Dean nodded to Guthrie, who sat up straighter in his chair. “We’ve re-interviewed the witnesses from when this was a missing persons case. His friends. His family. His employer. We’ve interviewed additional people, including his girlfriend’s parents and Paul Zorn.”
Eric grunted at the name and chewed more vigorously on the pipe stem.
Guthrie continued, “Even interviewed the Pratts. Regarding physical evidence: We have the pistols found at the scene. The thirty-eight, fully loaded, deep in the victim’s coat pocket and unfired. The Remington, a forty-five, and likely the weapon that killed Billy—I mean our victim. That gun and bullet are at the crime lab downstate waiting to be examined. We just found the victim’s car, which is in the impound lot. Interior was clean as a whistle except for some cassettes. It’s been exposed to the elements. We’ll lift some fingerprints if we find them, but I wouldn’t hold out hope. Even if we found them, could’ve been anyone that touched the car. My gut tells me Billy parked it there and that’s the end of the story for the car.
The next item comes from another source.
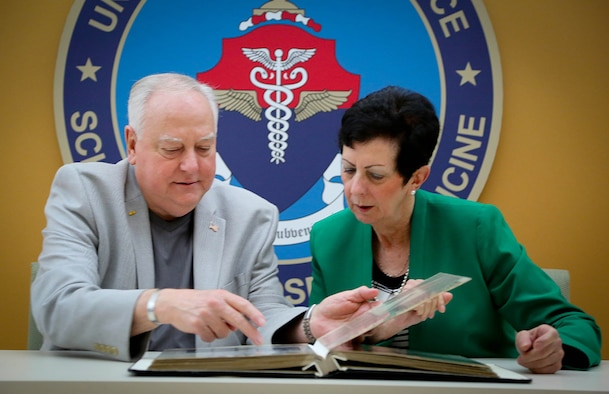 Ray Snedegar and Regina Aune look through a scrapbook of photos and articles collected by Snedegar on Operation Babylift prior to Aune's presentation at the U.S. Air Force School of Aerospace Medicine June 4. (Photo courtesy of Cox Media Group Ohio)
We don’t yet know what the stash of cash in the closet or the copy of the commie book mean to the investigation, if anything. Though that much cash seems connected.”
“I fought to stop those commies.”
Dean did not bother to correct his father, who had fought with those commies against the fascists. Nor did he remind himself of his own war’s convenient lies.
Guthrie nodded. “Yes.” He paused to see if the Chief had anything to add and looked at Dean when it seemed he did not.
Dean leaned forward in the chair. “There’s almost no physical evidence right now that leads us anywhere. The serial number on the gun led us to the license. It was purchased in 1952 by Dennis Kowlowski. He died in sixty-three—same day as Kennedy. The trail stops there. We think there were steps in the snow leading north. There were steps from the car back in the general direction where the body was found.”
“Yeah. Lost them in the woods. Got a call from the Quebec police—”
Eric looked at Dean. “That Renard fellow?”
Dean nodded. “They landed on a murder there of a former terrorist. Had a bunch of cash, copies of The Communist Manifesto, and passports. Some with William’s photo under different names. Other passports too with different people. That’s pretty much it in the way of evidence.”
“That’s it,” said Guthrie, wiping his hands on his pants.
“That’s it? That’s squat. That’s less than squat.” Eric held the pipe in his right hand and rubbed his neck with his left. “What the hell boys?”
Dean lowered his head before looking directly at his father. “It is what it is. Almost no physical evidence to speak of. A body left exposed for days. The day he disappeared seems to be the day he was killed. No one knows where he went after eleven-thirty that night. No one knows why he was out in those woods. Or why he had that kind of cash. We’ve got a ton of dead ends. He did buy back some of the pawned jewelry his girlfriend took from her parents. Until today, they assumed the vic stole it. The only other thing we know is that Alex showed up sometime before midnight but after Billy and his friends left the Shambles.”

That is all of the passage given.